(ACTIVITY) What you produce should be an exact transcription of the data, minus any pictures.

(EXTRACTED INFORMATION)

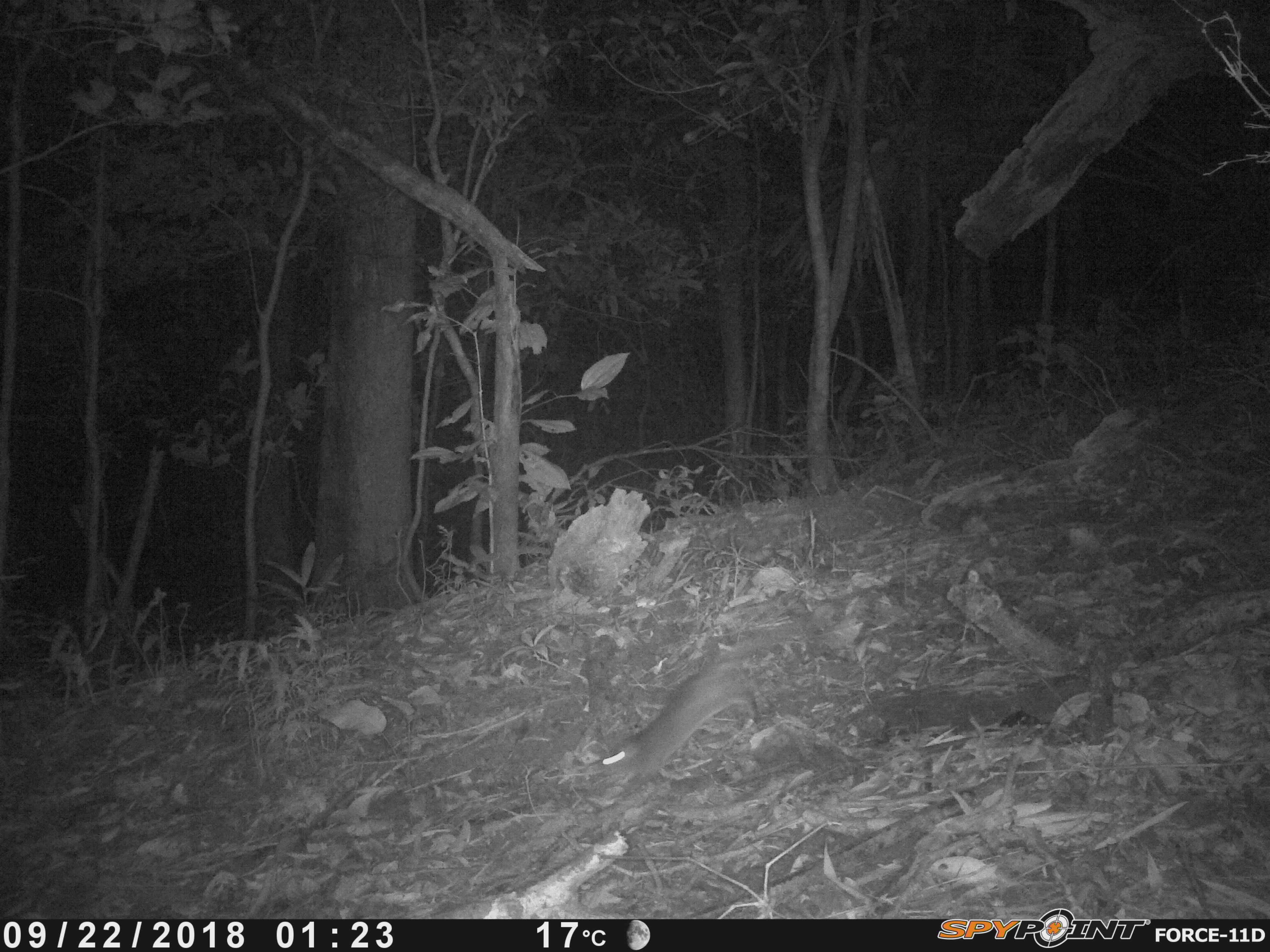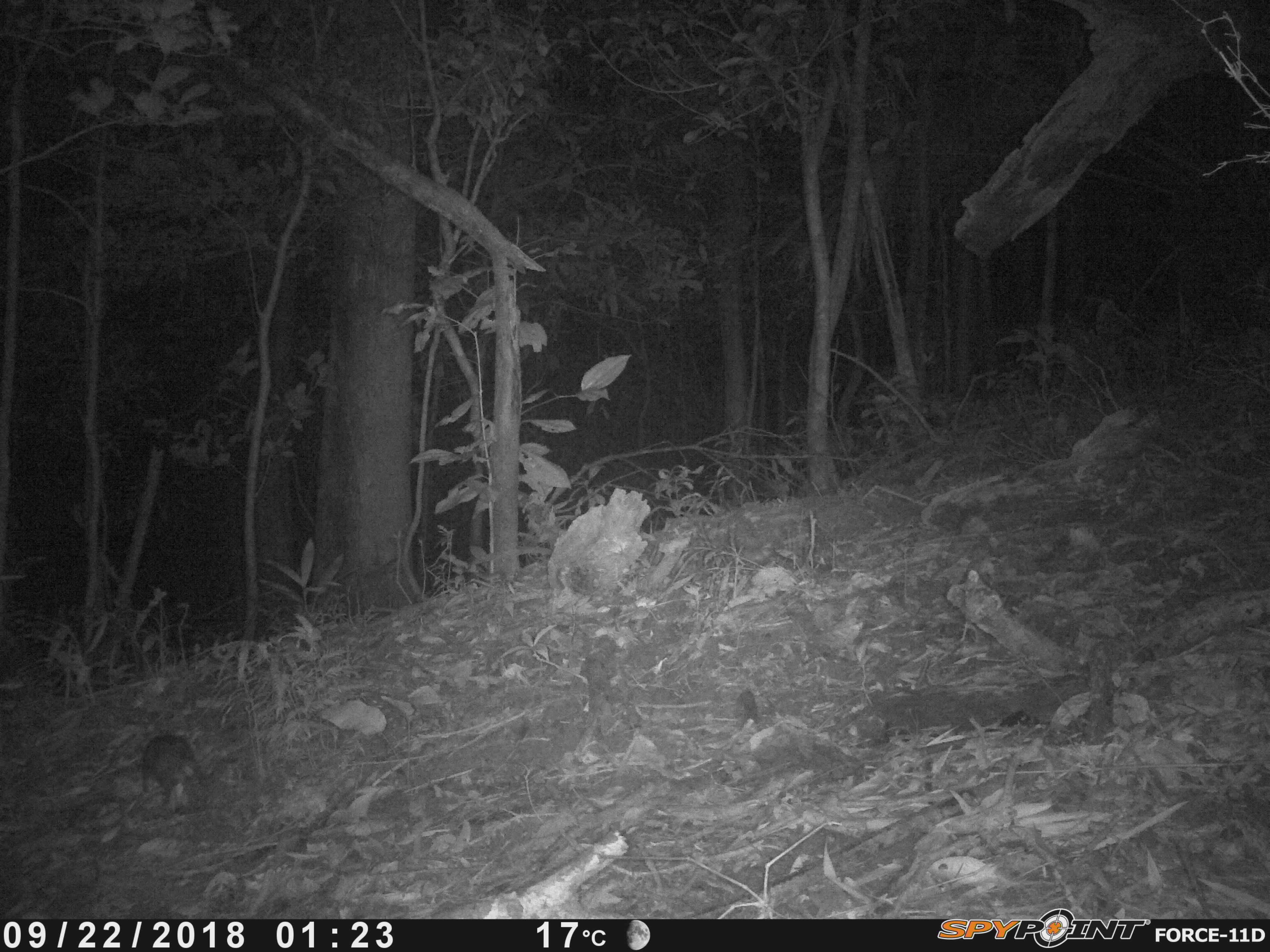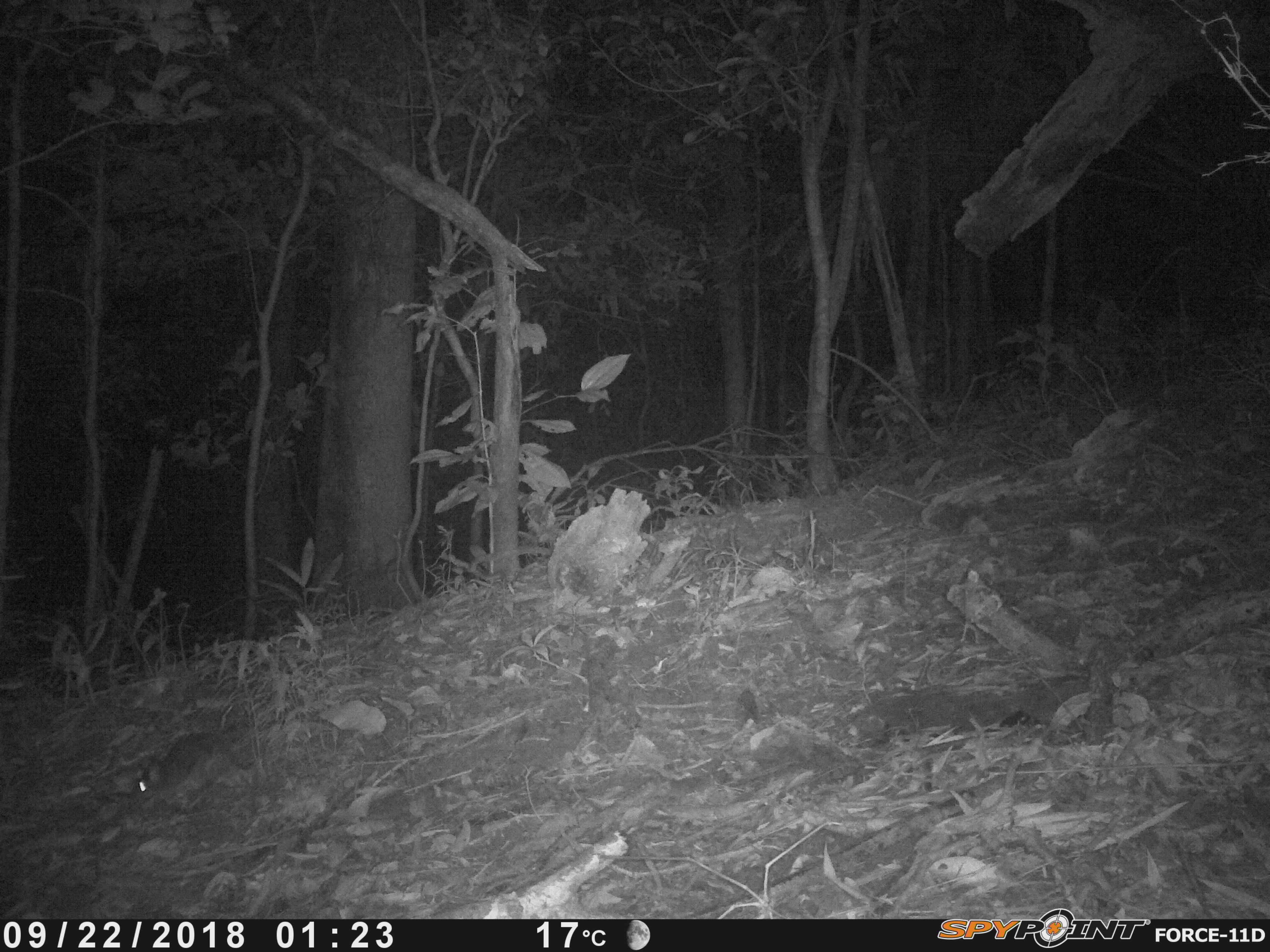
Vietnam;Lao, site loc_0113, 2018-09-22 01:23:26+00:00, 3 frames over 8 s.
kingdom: Animalia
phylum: Chordata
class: Mammalia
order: Rodentia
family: Muridae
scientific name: Muridae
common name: old-world mice and rats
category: unidentified murid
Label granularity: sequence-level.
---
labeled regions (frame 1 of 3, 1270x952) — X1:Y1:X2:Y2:
unidentified murid: 585:604:834:799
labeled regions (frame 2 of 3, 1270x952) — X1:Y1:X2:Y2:
unidentified murid: 141:733:215:809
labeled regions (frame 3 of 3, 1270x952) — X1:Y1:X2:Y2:
unidentified murid: 126:716:329:810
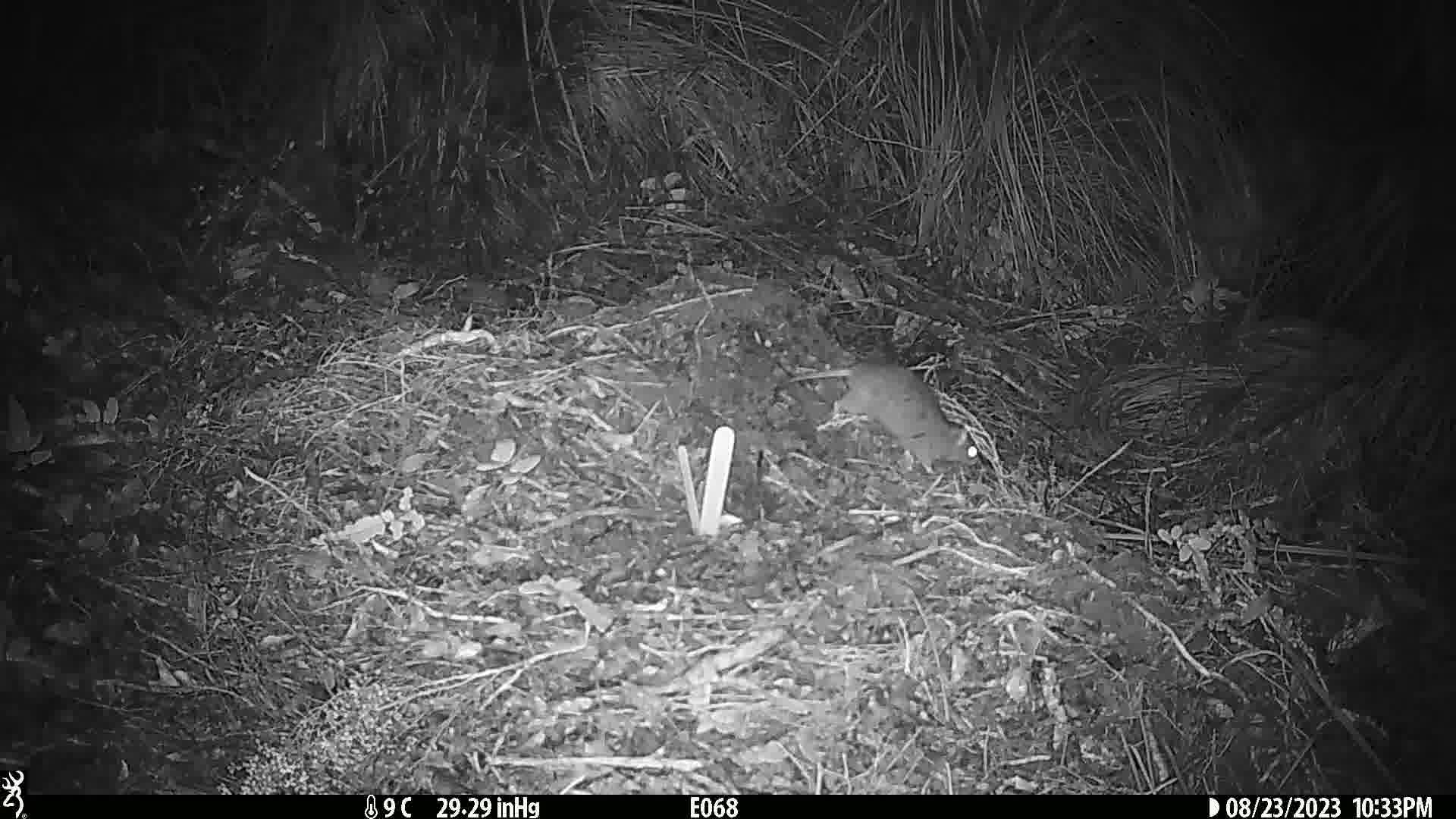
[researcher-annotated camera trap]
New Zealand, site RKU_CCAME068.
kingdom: Animalia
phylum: Chordata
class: Mammalia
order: Rodentia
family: Muridae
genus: Rattus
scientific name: Rattus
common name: rat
Rat (Rattus).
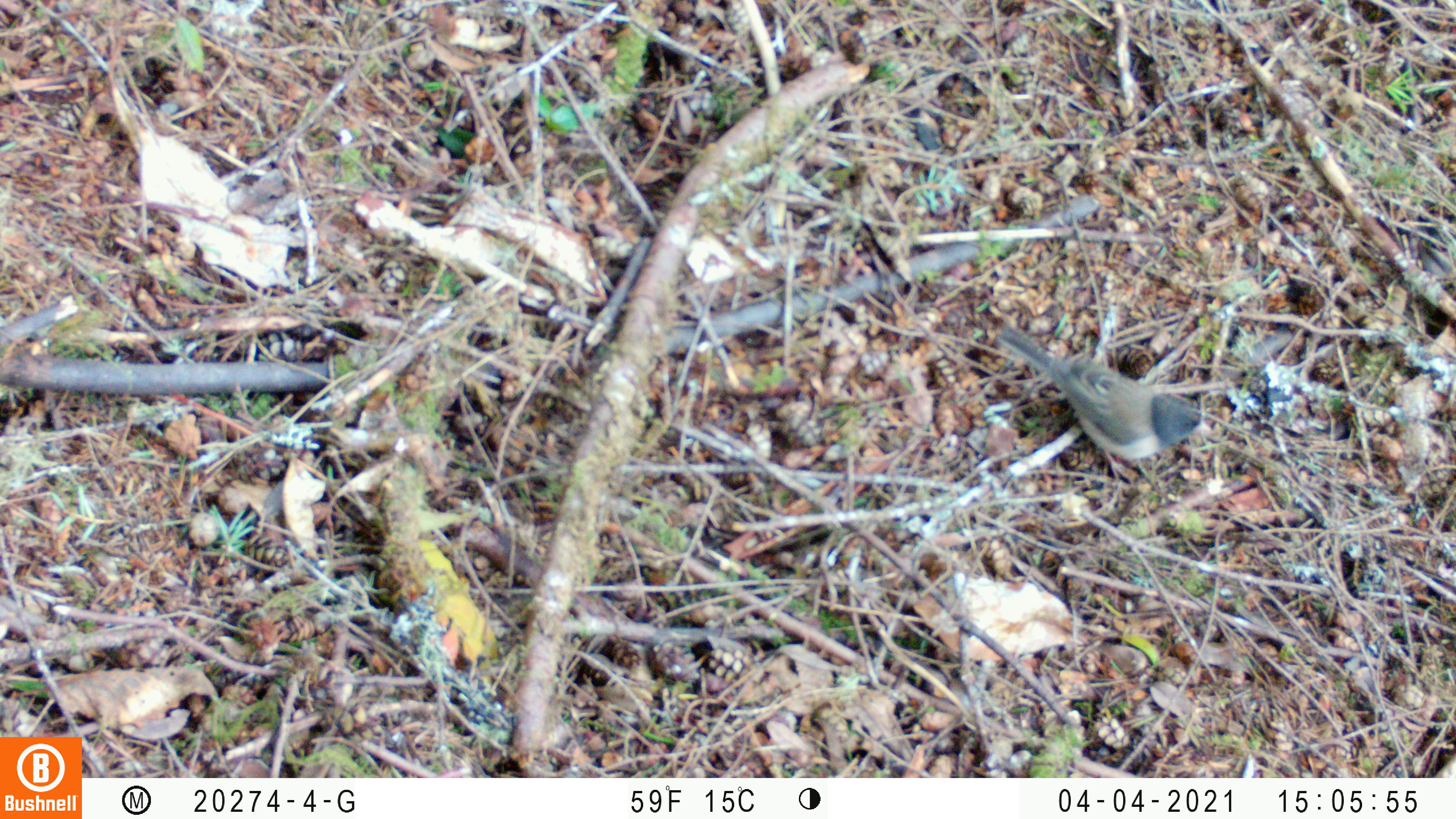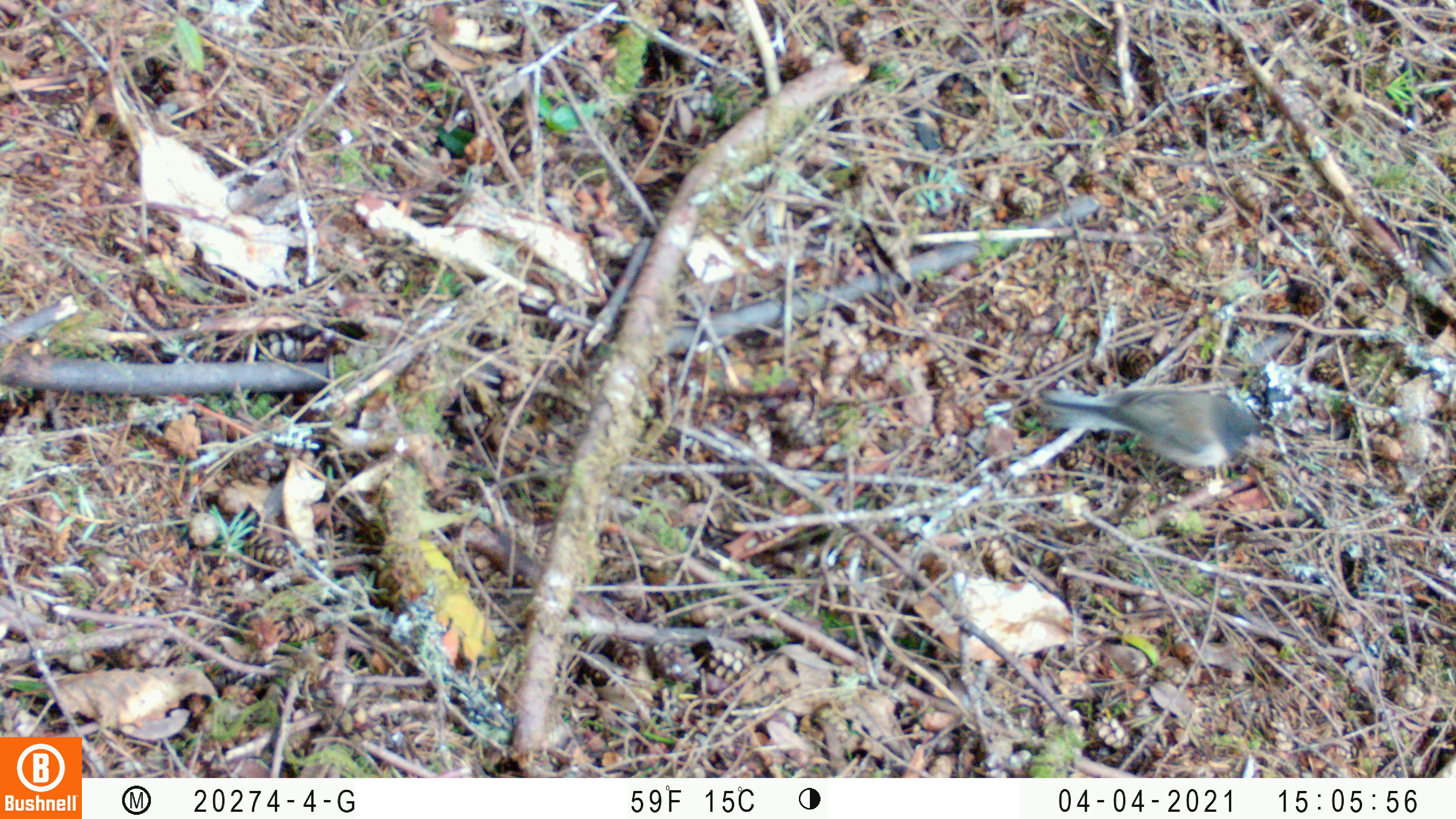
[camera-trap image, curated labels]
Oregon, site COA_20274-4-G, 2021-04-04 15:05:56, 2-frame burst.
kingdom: Animalia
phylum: Chordata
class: Aves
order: Passeriformes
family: Passerellidae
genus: Junco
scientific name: Junco hyemalis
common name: dark-eyed junco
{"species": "dark-eyed junco (Junco hyemalis)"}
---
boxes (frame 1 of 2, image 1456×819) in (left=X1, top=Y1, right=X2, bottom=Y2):
dark-eyed junco: (left=996, top=313, right=1216, bottom=484)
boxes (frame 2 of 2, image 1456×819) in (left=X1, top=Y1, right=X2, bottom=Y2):
dark-eyed junco: (left=1042, top=376, right=1274, bottom=483)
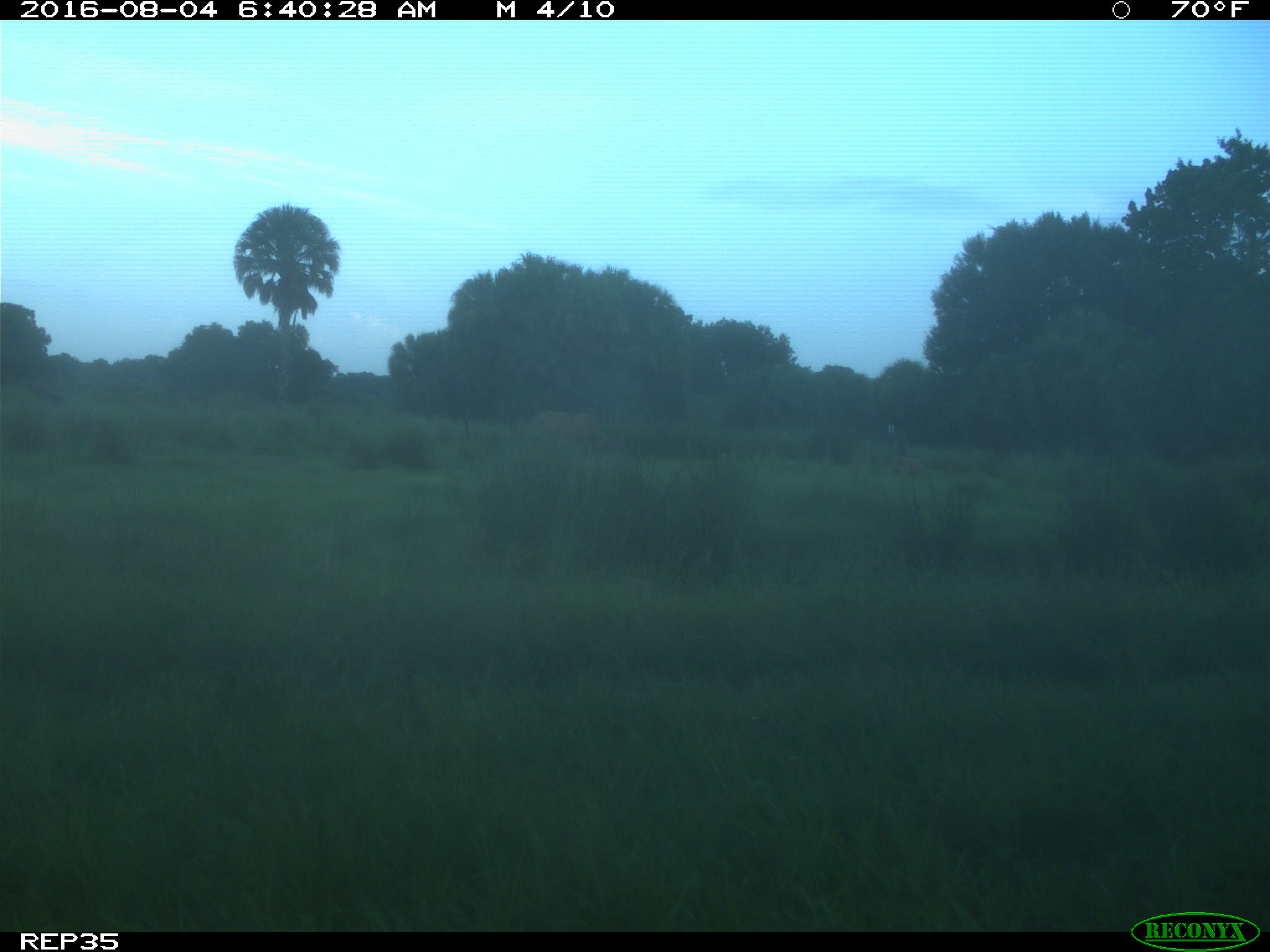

(RESULT OF THE TASK)
Vietnam;Lao, site loc_0113, 2018-09-22 01:23:26+00:00, 3 frames over 8 s.
kingdom: Animalia
phylum: Chordata
class: Mammalia
order: Rodentia
family: Muridae
scientific name: Muridae
common name: old-world mice and rats
category: unidentified murid
Label granularity: sequence-level.
---
labeled regions (frame 1 of 3, 1270x952) — X1:Y1:X2:Y2:
unidentified murid: 585:604:834:799
labeled regions (frame 2 of 3, 1270x952) — X1:Y1:X2:Y2:
unidentified murid: 141:733:215:809
labeled regions (frame 3 of 3, 1270x952) — X1:Y1:X2:Y2:
unidentified murid: 126:716:329:810
[researcher-annotated camera trap]
New Zealand, site RKU_CCAME068.
kingdom: Animalia
phylum: Chordata
class: Mammalia
order: Rodentia
family: Muridae
genus: Rattus
scientific name: Rattus
common name: rat
Rat (Rattus).
[camera-trap image, curated labels]
Oregon, site COA_20274-4-G, 2021-04-04 15:05:56, 2-frame burst.
kingdom: Animalia
phylum: Chordata
class: Aves
order: Passeriformes
family: Passerellidae
genus: Junco
scientific name: Junco hyemalis
common name: dark-eyed junco
{"species": "dark-eyed junco (Junco hyemalis)"}
---
boxes (frame 1 of 2, image 1456×819) in (left=X1, top=Y1, right=X2, bottom=Y2):
dark-eyed junco: (left=996, top=313, right=1216, bottom=484)
boxes (frame 2 of 2, image 1456×819) in (left=X1, top=Y1, right=X2, bottom=Y2):
dark-eyed junco: (left=1042, top=376, right=1274, bottom=483)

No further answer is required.